As Cato’s Michael Cannon has explained: “tax credits are the functional equivalent of ObamaCare’s individual mandate.” Ending the tax exclusion entirely would be most beneficial in the long run. Elsewhere Cannon has written:

The exclusion has increased medical prices, thrown workers out of their coverage after they have fallen ill, and generated so much dissatisfaction with the U.S. health sector that Congress has spent decades trying to fix the problems it creates. Replac[ing] the current exclusion with an exclusion for contributions to larger, more flexible health savings accounts [is] the most desirable and politically feasible option.”
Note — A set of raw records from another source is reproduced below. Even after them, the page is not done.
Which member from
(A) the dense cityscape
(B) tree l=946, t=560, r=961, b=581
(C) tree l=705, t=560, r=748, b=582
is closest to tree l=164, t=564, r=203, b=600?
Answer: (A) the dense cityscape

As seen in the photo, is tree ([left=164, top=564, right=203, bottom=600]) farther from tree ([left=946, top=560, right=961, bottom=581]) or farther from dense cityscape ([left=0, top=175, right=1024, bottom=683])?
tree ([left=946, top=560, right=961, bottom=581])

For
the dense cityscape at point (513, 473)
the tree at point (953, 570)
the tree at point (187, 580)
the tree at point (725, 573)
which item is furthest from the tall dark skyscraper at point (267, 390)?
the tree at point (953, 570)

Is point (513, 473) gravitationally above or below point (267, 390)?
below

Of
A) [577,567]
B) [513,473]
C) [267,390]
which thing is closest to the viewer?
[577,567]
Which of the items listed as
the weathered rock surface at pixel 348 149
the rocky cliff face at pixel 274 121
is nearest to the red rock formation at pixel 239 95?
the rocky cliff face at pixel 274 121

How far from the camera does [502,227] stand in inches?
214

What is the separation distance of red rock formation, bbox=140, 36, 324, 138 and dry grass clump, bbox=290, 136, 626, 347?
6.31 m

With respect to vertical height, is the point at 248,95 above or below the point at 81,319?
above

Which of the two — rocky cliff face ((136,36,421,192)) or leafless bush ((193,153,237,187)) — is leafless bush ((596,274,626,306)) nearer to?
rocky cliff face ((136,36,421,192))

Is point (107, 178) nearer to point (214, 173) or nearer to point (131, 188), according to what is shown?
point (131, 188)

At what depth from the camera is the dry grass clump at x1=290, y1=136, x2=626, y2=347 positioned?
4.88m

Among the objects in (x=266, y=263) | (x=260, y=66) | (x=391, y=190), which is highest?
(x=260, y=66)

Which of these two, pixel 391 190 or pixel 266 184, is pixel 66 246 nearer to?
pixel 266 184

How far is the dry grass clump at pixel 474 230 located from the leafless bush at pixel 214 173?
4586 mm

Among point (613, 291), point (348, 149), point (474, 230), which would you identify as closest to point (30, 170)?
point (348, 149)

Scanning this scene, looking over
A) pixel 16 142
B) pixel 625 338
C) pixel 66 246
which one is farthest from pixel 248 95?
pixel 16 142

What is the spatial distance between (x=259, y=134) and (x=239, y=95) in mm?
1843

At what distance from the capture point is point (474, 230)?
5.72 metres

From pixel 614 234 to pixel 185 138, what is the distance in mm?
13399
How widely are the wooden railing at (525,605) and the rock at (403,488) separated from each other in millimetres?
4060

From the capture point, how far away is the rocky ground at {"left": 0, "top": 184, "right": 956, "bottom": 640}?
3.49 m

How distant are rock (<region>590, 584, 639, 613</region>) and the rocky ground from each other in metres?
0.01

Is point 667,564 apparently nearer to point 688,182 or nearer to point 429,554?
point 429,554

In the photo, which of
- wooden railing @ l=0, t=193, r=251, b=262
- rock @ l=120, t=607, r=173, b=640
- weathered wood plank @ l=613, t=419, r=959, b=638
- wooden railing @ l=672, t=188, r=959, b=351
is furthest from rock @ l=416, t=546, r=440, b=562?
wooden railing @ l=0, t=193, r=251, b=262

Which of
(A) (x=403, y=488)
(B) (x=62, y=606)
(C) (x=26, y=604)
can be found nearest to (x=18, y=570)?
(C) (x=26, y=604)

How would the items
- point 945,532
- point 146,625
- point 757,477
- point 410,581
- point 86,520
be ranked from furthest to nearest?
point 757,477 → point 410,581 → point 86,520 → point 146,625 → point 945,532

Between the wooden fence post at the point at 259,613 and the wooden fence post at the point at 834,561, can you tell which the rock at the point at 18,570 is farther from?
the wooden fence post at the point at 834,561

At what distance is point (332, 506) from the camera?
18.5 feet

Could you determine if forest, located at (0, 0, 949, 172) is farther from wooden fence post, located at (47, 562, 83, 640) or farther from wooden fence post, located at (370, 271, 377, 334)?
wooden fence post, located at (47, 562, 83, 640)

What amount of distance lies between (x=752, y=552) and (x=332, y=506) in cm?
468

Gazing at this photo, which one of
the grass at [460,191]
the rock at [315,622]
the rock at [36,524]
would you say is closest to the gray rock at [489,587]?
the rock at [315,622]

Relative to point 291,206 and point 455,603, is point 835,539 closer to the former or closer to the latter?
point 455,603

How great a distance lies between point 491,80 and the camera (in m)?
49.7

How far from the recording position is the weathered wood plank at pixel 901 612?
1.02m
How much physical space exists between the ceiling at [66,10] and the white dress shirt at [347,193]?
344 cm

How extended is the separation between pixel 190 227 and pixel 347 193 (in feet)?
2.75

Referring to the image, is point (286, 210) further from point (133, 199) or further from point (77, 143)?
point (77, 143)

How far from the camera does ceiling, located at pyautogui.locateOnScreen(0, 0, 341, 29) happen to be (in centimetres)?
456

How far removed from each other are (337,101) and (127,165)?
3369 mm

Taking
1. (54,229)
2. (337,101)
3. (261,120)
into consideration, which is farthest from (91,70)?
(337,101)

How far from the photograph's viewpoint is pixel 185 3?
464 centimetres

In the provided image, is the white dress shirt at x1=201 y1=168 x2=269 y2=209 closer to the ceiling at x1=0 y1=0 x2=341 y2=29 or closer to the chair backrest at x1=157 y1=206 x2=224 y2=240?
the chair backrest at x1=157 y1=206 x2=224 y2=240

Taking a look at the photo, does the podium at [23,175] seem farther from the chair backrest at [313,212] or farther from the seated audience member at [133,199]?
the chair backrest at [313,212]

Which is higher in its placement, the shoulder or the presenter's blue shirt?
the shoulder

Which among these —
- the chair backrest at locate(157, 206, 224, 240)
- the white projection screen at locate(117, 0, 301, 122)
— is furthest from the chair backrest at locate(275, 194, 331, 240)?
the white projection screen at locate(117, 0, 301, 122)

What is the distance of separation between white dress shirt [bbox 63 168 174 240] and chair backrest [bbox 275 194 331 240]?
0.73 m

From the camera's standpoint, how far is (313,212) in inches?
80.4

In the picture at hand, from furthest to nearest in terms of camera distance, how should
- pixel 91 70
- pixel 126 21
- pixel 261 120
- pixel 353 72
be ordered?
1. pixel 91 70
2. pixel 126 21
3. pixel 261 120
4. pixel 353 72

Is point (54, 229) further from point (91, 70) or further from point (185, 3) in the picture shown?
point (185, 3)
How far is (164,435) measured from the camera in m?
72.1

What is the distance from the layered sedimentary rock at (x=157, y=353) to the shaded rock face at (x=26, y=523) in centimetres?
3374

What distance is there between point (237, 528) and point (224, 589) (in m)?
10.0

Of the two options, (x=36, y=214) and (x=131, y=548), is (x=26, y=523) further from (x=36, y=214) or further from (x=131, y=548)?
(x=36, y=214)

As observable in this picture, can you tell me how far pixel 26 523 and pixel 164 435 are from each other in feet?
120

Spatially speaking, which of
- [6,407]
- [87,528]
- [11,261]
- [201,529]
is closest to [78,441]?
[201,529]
Adopt Additional Medicare Reforms

MDF proposes several changes to administrative rules that increase Medicare’s costs, and which in combination would save $200 billion over 10 years. These include:

  • decreasing overpayments by the Centers for Medicare and Medicaid Services (CMS) to Medicare Advantage (MA) based on population risk factors. It’s worth noting that a 2019 Congressional Budget Office report estimated this change would save about $50 billion over 10 years. More recent proposals that feature larger changes to MA risk coding could generate $200 to $400 billion in savings over the next decade.
  • changing provider reimbursements for Medicare part B to incentivize the selection of low-cost drugs in line with recommendations by the Committee for a Responsible Federal Budget. Adopting clinically comparable drug pricing could reduce Medicare spending by $122 billion over 10 years.
  • cancelling rules suggested by the Department of Health and Human Services (HHS) regarding drug manufacturer rebates as part of Medicare Part D.
  • no longer adjusting Medicare Part B and D beneficiary income brackets for inflation when determining premiums, leading to small increases in collected premiums from higher income beneficiaries.

Adopt Other Healthcare Reforms

MDF proposes additional reforms affecting federal health care payments, including:

  • removing the safe harbor that limits state taxes on Medicaid providers to 6% of the provider’s net patient revenues.
  • removing the safe harbor that requires states to default to existing tax limits made by Congress in the 1990s, that artificially increase the federal match. $400 billion in savings over 10 years.
  • lowering spending on medical malpractice insurance, capping awards for non-economic damages to $250,000 and capping punitive awards either at $500,000 or twice the amount of economic damages, whichever is greater. $60 billion in savings over 10 years. This may seem like a good reform on the surface but comes with unintended consequences. As Cato’s Michael Cannon explains:

“[C]aps on damages could expand access to health care by reducing payouts and liability insurance premiums, but at the cost of leaving some injured patients with uncompensated losses. […] making any single set of rules mandatory and codifying them in statute makes removing harmful rules extremely difficult. A more patient‐​friendly and liberty‐​enhancing approach would allow patients and providers to write their own medical malpractice reforms into legally enforceable contracts.”

In combination, MDF’s 10 recommendations would reduce deficits by about $2 trillion over the next 10 years. That’s short of the $3 trillion in revenue-driven deficit reduction the President proposed in his latest budget proposal. It’s also short of the $3 trillion in spending-based deficit reduction that the Freedom Caucus put out a day after the President’s Budget. And it falls far short of the $8 trillion in deficit reduction required to stabilize the debt at the current too-high and economically damaging level of 97 percent of gross domestic product.

On the flip side, MDF’s proposals address the biggest drivers of spending growth with sensible reforms that will make a real difference over the 30-year time horizon and beyond: health care and old-age entitlements, like Medicare and Social Security. Tackling these programs is a feather in their cap. As is taking the long-term view and demonstrating how their proposals would curb the growth in the debt outside the 10-year budget window.

Congress should take note of these commonsense reforms that thoughtful millennials can get behind.